▶ _What the task requires_: Your task is to give the data again, exactly, with every line intact.

▶ _Records for the exercise_:
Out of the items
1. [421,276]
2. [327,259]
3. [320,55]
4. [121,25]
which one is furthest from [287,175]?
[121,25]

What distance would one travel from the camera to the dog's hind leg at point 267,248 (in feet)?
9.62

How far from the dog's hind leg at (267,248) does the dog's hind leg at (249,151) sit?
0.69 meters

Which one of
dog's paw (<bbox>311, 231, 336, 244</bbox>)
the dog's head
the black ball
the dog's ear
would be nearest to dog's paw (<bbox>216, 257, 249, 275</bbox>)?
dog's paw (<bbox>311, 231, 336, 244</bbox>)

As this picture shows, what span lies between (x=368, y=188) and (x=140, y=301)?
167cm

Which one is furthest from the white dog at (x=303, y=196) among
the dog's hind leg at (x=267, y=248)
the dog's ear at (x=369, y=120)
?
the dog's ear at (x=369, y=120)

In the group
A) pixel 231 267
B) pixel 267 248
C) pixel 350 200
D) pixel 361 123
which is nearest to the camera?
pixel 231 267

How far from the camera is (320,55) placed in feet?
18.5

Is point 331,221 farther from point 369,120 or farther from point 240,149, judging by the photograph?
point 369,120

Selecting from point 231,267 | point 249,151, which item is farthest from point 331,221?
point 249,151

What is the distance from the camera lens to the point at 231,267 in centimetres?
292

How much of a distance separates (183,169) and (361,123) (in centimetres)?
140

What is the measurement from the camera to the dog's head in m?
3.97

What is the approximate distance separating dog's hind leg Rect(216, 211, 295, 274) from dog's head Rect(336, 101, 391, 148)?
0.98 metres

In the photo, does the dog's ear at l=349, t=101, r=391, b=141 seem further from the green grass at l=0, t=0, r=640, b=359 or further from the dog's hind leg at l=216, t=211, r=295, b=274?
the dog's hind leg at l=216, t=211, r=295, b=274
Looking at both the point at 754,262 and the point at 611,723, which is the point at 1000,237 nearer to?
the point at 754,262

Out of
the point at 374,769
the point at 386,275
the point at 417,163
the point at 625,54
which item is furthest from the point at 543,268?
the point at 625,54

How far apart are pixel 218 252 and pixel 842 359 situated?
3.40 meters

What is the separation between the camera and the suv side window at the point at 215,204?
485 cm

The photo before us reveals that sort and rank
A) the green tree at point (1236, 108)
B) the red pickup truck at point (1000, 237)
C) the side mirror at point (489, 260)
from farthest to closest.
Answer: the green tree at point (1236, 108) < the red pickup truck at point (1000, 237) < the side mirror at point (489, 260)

▶ _Output of the exercise_:
Out of the items
1. [421,276]
2. [327,259]
3. [320,55]
4. [121,25]
which one is furthest from [287,175]?
[121,25]

What distance would one travel from the camera to the dog's hind leg at point 267,248 (in feet)?
9.62

How far from the dog's hind leg at (267,248) does the dog's hind leg at (249,151) sit?
0.69 meters

Which one of
dog's paw (<bbox>311, 231, 336, 244</bbox>)
the dog's head
the black ball
the dog's ear
would be nearest to dog's paw (<bbox>216, 257, 249, 275</bbox>)?
dog's paw (<bbox>311, 231, 336, 244</bbox>)

As this picture shows, what span lies between (x=368, y=188) and (x=140, y=301)?
167cm

Which one is furthest from the white dog at (x=303, y=196) among
the dog's hind leg at (x=267, y=248)
the dog's ear at (x=369, y=120)
?
the dog's ear at (x=369, y=120)

In the group
A) pixel 231 267
B) pixel 267 248
C) pixel 350 200
D) pixel 361 123
which is nearest to the camera?
pixel 231 267

How far from the camera is (320,55) placed in feet?
18.5

Is point 331,221 farther from point 369,120 or farther from point 240,149, judging by the photograph?
point 369,120

Selecting from point 231,267 | point 249,151, which item is farthest from point 331,221?
point 249,151

What is the distance from the camera lens to the point at 231,267 in centimetres?
292

How much of a distance separates (183,169) and (361,123) (in centimetres)?
140

What is the measurement from the camera to the dog's head in m?
3.97

What is the approximate distance separating dog's hind leg Rect(216, 211, 295, 274) from dog's head Rect(336, 101, 391, 148)?
0.98 metres

In the photo, does the dog's ear at l=349, t=101, r=391, b=141 seem further from the green grass at l=0, t=0, r=640, b=359 or further from the dog's hind leg at l=216, t=211, r=295, b=274?
the dog's hind leg at l=216, t=211, r=295, b=274
Looking at both the point at 754,262 and the point at 611,723, which is the point at 1000,237 nearer to?
the point at 754,262

Out of
the point at 374,769
the point at 386,275
the point at 417,163
the point at 625,54
which item is furthest from the point at 543,268?
the point at 625,54

How far apart are pixel 218 252 and pixel 842 359 situated?
3.40 meters

What is the separation between the camera and the suv side window at the point at 215,204?
485 cm

The photo before us reveals that sort and rank
A) the green tree at point (1236, 108)
B) the red pickup truck at point (1000, 237)
C) the side mirror at point (489, 260)
from farthest to closest.
Answer: the green tree at point (1236, 108) < the red pickup truck at point (1000, 237) < the side mirror at point (489, 260)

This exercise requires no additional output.